Multicore chips need to be mini-internets

Li-Shiuan Peh, the Singapore Research Professor of Electrical Engineering and Computer Science at MIT, said that in the future massively multicore chips will need to resemble little Internets.

Peh told the International Symposium on Computer Architecture that each core will need an associated router, and data travels between cores in packets of fixed size.

This week Peh’s group unveiled a 36-core chip that features just such a “network-on-chip” to make his point.

This chip fixes the cache coherence problems that have stuffed up previous attempts to design networks-on-chip. Until now ensuring that cores’ locally stored copies of globally accessible data remain up to date has been a problem.

Most chip cores are connected by a bus and when two cores need to communicate, they’re granted exclusive access to the bus.

But that approach won’t work as the core count mounts as cores spend all their time waiting for the bus and when one finally shows up several arrive at the same time.

Bhavya Daya, an MIT graduate student in electrical engineering and computer science, and first author on the new paper said that in a network-on-chip, each core is connected only to those immediately adjacent to it.
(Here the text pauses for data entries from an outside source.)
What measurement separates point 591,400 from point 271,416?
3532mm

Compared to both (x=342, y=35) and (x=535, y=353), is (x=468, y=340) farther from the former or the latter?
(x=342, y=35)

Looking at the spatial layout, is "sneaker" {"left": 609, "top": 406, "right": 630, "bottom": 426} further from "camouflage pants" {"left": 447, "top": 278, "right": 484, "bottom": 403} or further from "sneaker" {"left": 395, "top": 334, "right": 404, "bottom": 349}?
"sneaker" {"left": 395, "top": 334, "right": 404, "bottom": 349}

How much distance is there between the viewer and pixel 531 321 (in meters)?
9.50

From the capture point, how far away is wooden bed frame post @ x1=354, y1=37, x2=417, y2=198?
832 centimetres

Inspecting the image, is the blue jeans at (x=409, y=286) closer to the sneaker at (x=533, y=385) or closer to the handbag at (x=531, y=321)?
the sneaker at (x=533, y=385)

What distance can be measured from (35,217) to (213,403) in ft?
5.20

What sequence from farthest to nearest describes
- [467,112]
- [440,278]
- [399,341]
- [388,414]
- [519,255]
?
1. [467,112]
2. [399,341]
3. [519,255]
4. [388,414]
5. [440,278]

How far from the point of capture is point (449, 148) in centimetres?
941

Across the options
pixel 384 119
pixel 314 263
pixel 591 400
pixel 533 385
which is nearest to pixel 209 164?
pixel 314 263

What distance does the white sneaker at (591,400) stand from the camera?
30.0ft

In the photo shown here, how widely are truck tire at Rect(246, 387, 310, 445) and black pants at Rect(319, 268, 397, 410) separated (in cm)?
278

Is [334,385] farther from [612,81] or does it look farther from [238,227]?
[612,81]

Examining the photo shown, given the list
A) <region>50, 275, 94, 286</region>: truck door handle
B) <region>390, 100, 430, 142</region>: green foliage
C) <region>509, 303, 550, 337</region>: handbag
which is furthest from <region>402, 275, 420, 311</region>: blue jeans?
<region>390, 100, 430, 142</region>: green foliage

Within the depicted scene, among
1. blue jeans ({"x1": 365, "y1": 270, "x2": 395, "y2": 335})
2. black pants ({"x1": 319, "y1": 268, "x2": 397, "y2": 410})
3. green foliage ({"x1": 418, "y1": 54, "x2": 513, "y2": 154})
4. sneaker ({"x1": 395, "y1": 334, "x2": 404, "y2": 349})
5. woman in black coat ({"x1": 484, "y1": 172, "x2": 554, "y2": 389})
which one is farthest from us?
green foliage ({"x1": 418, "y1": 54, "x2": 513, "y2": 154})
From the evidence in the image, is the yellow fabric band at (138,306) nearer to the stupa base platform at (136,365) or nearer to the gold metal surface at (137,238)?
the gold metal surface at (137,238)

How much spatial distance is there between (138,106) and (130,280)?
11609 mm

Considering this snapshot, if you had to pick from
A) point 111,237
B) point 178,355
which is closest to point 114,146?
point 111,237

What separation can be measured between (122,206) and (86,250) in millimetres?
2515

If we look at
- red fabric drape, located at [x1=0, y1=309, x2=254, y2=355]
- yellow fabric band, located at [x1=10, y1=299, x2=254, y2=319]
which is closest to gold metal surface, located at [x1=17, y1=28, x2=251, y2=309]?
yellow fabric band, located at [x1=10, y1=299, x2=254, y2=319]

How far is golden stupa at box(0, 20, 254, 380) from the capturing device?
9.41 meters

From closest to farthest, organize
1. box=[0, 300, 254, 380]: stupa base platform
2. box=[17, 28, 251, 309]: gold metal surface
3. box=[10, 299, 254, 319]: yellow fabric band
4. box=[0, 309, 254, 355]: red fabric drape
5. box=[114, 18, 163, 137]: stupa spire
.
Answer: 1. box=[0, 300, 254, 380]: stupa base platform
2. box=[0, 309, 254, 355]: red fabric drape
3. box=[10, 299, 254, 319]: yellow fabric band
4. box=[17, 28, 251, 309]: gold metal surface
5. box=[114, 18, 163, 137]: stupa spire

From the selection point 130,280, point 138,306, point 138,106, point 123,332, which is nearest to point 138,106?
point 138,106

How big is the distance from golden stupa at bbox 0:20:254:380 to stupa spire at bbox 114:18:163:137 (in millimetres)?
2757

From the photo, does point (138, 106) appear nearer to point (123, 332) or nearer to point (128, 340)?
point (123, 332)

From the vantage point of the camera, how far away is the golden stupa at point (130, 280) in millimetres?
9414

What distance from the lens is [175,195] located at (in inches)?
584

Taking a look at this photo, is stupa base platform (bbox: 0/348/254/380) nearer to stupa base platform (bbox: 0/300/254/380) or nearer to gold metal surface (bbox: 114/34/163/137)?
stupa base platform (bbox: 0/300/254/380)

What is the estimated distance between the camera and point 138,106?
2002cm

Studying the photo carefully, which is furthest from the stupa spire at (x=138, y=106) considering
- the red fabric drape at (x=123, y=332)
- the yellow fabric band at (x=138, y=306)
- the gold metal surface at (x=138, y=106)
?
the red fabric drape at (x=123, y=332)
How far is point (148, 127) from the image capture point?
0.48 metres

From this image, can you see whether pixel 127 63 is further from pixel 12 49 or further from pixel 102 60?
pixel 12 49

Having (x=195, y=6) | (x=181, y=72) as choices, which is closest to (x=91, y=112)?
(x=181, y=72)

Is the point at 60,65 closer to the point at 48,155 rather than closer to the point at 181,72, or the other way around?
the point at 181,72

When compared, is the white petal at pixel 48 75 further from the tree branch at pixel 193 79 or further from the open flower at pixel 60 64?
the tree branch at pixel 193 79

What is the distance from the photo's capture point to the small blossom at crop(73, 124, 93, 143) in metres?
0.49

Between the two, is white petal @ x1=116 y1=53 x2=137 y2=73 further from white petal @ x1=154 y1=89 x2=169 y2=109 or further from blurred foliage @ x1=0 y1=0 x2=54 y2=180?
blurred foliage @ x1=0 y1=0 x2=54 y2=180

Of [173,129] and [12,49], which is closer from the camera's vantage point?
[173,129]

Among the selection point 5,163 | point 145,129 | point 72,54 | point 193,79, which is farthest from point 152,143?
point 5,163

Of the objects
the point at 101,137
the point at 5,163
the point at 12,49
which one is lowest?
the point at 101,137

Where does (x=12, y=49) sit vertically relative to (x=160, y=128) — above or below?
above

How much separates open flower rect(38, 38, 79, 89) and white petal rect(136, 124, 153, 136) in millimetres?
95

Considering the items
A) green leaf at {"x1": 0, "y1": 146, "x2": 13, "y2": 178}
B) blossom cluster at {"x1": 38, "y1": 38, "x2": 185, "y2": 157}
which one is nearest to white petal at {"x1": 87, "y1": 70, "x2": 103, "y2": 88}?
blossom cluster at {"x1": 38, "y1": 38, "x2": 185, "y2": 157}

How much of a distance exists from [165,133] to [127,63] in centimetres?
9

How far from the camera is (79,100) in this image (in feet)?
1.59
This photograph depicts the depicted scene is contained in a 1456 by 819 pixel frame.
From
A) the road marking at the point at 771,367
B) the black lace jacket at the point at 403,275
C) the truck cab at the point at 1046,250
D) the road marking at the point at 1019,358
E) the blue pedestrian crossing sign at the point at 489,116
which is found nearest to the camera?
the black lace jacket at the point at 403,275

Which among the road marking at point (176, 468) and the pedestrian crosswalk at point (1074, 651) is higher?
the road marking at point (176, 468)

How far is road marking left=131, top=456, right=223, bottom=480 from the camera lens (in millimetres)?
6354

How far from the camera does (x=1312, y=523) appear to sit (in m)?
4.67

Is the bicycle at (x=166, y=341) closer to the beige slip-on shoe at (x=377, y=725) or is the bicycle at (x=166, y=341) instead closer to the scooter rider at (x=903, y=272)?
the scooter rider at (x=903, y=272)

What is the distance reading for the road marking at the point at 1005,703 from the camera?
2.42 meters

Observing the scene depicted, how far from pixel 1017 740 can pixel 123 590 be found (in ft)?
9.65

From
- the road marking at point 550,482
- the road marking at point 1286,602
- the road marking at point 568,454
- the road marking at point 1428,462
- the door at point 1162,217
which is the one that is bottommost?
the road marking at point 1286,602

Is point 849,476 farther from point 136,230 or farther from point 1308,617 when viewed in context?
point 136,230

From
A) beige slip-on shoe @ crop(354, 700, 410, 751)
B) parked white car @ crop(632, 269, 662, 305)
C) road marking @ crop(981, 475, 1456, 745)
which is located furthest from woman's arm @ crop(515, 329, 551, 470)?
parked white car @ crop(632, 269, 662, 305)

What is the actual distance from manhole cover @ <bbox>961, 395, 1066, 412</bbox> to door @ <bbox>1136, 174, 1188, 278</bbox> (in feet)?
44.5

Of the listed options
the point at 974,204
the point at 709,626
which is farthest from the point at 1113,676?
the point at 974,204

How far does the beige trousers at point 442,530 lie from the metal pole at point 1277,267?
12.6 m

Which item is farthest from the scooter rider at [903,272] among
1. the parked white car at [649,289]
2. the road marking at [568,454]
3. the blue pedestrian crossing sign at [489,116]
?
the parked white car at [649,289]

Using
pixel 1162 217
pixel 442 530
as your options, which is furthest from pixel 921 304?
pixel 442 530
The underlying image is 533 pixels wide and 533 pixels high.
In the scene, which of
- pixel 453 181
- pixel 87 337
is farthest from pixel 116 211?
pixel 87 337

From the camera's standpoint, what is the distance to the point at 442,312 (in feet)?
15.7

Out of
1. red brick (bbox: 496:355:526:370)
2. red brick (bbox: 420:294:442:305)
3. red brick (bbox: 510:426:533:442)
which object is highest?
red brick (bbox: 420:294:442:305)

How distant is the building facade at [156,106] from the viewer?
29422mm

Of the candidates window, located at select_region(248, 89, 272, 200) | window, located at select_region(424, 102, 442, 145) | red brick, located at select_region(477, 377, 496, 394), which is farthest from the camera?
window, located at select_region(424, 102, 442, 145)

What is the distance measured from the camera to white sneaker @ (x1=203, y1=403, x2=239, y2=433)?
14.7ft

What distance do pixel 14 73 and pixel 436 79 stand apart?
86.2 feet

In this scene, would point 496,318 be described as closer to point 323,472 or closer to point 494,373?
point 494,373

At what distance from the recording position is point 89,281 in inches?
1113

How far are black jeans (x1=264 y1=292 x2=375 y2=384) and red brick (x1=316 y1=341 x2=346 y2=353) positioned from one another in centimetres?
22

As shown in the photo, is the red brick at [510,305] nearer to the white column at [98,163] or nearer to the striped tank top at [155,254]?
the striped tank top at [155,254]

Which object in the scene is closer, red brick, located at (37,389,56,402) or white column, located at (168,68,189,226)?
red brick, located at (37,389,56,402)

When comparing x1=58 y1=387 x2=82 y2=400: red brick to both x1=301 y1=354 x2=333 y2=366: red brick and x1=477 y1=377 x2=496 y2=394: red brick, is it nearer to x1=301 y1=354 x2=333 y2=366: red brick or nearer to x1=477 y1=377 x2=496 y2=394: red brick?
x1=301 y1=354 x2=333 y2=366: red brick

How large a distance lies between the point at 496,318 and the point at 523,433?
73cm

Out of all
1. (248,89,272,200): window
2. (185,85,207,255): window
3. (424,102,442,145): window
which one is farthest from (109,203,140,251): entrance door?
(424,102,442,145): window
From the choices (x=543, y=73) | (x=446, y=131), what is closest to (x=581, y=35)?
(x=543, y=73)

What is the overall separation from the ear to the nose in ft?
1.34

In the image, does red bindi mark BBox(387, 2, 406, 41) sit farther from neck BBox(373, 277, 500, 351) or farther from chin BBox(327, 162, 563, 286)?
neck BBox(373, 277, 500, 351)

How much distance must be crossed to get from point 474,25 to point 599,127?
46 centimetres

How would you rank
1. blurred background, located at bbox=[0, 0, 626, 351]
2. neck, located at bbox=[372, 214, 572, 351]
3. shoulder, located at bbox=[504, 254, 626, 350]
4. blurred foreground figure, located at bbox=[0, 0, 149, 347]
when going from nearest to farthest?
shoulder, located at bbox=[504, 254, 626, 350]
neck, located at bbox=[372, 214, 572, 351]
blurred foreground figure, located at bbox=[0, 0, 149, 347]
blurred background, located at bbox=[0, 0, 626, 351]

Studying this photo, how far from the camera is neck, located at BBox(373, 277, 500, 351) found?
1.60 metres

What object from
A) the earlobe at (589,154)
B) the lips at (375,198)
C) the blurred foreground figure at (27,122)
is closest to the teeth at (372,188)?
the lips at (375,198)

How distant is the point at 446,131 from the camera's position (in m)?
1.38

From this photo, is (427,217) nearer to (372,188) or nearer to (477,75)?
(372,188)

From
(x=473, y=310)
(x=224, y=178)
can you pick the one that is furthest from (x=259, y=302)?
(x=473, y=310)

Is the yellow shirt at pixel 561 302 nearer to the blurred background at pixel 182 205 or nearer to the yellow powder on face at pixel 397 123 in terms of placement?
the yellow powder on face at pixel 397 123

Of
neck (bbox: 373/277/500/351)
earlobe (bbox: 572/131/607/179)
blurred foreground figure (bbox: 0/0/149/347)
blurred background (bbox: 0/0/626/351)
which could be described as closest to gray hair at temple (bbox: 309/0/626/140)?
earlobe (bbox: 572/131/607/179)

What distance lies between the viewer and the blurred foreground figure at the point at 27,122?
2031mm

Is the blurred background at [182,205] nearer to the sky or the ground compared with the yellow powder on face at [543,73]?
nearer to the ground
This means that it is possible to reach the neighbouring chip really quickly and have multiple paths to your destination. So if you’re going way across, rather than having one congested path, you could have multiple ones.

But the bus system makes it easier to maintain cache coherence. Every core on a chip has its own cache, a local, high-speed memory bank in which it stores frequently used data. As it performs computations, it updates the data in its cache, and every so often, it undertakes the relatively time-consuming chore of shipping the data back to main memory.

To fix the problems of another core needing the data before it’s been shipped, chips use a protocol called “snoopy,” because it involves snooping on other cores’ communications.

But in a network-on-chip, data is flying everywhere, and packets will frequently arrive at different cores in different sequences. The implicit ordering that the snoopy protocol relies on breaks down.

Daya, Peh, and their colleagues solve this problem by equipping their chips with a second network.

Groups of declarations reach the routers associated with the cores at discrete intervals — intervals corresponding to the time it takes to pass from one end of the shadow network to another. Each router can thus tabulate exactly how many requests were issued during which interval, and by which other cores. The requests themselves may still take a while to arrive, but their recipients know that they’ve been issued.

After testing the prototype chips to ensure that they’re operational, Daya intends to load them with a version of the Linux operating system, modified to run on 36 cores, and evaluate the performance of real applications, to determine the accuracy of the group’s theoretical projections.

At that point, she plans to release the blueprints for the chip, written in the hardware description language Verilog, as open-source code.